Where courts have approved of approaches like this it has been where the “conditions” are very specifically defined in the initial decision so that there is not much flexibility in implementation and the site-specific effects can be determined and evaluated. It doesn’t look to me like the Bitterroot Front is similar to the two favorable court examples I’ve read, but it does feel like the familiar pushing of the envelope to see how far they can take this approach.
So, while I think an EA (with no administrative review) in these circumstances seems like kind of an outrageous idea, I actually wanted to focus on another familiar issue this article brings up:
Critics of the proposal argue that the significant removal of vegetation — including live trees and brush and standing and downed dead timber — will actually promote wildfire spread by allowing uninhibited wind to whip flames through opened-up forest that’s been dried by more wind and sun penetration…
A body of science supports the idea that “forest treatments” — a regime of logging, thinning and burning — can reduce wildfire risk on a landscape and make firefighting efforts more successful. But critics of widespread forest treatments can point to other studies that cast doubt on their efficacy, and on the idea that forests in western Montana used to be dominated by spread-out Ponderosa pine with frequent low-severity fire.
I hope the EA has a good discussion of the science on both sides. But that last point is a new one to me. Several national forests in Montana with dry forest habitats have revised their forest plans, and included desired vegetation conditions, which are supposed to be derived from historic conditions. I don’t think I’ve heard much disagreement with establishing “spread-out Ponderosa pine with frequent low-severity fire” as a desired condition for places similar to the Bitterroot. Have I missed something? (Or did the author misinterpret something?)

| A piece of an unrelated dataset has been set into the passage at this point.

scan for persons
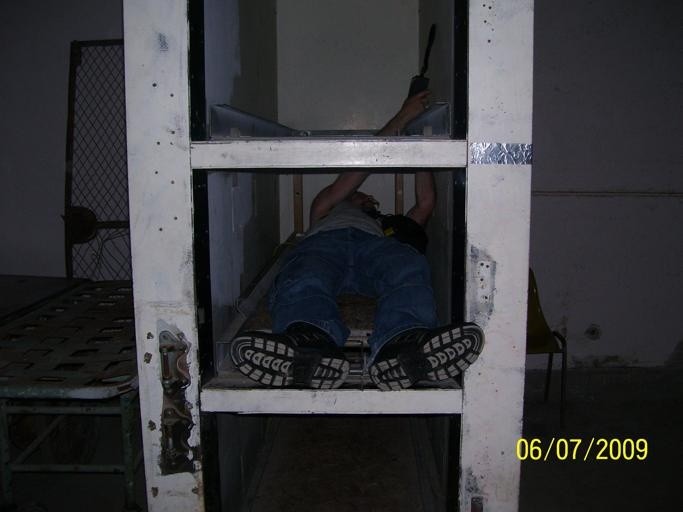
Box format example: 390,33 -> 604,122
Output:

Here’s what I find in the EA (based on “a geospatial analysis of the Bitterroot Front project area to prioritize communities at risk from large wildland fire growth”):
Modeling results of the current conditions within the project area show that the forest is at extreme risk of a catastrophic fire. The modeled outputs from the present fuel arrangement conditions do not mimic the natural fire spread type for sustainable ecosystem management in the Bitterroot National Forest.
Part of the proposed action is:
Restoring and maintaining ecosystem health by continuing to move the fire regime condition class toward the desired future condition through continued treatments that create disturbance.
Most of the discussion in the EA seems to be about the existing fire risk rather than whether that risk is “natural fire spread type.” According to the Vegetation Specialist Report, “Overall, the desired future condition includes forest structures, composition, and processes that would have been present historically. It proceeds to offer a description of “warm/dry” and “cool/moist” vegetation types. If there are truly disagreements about the desired condition of vegetation or fire regime for these types or areas, alternatives should be considered. (Under the 2012 Planning Rule, these desired conditions should be found in the forest plan.)
Then there is the question of, “whether the forest plan should be amended for elk habitat objectives, snags, old growth, and coarse woody debris standards to accomplish the project objectives.” This all comes off looking like they are revising their (very old) forest plan for half of the forest, with new desired conditions and standards, using a project EA.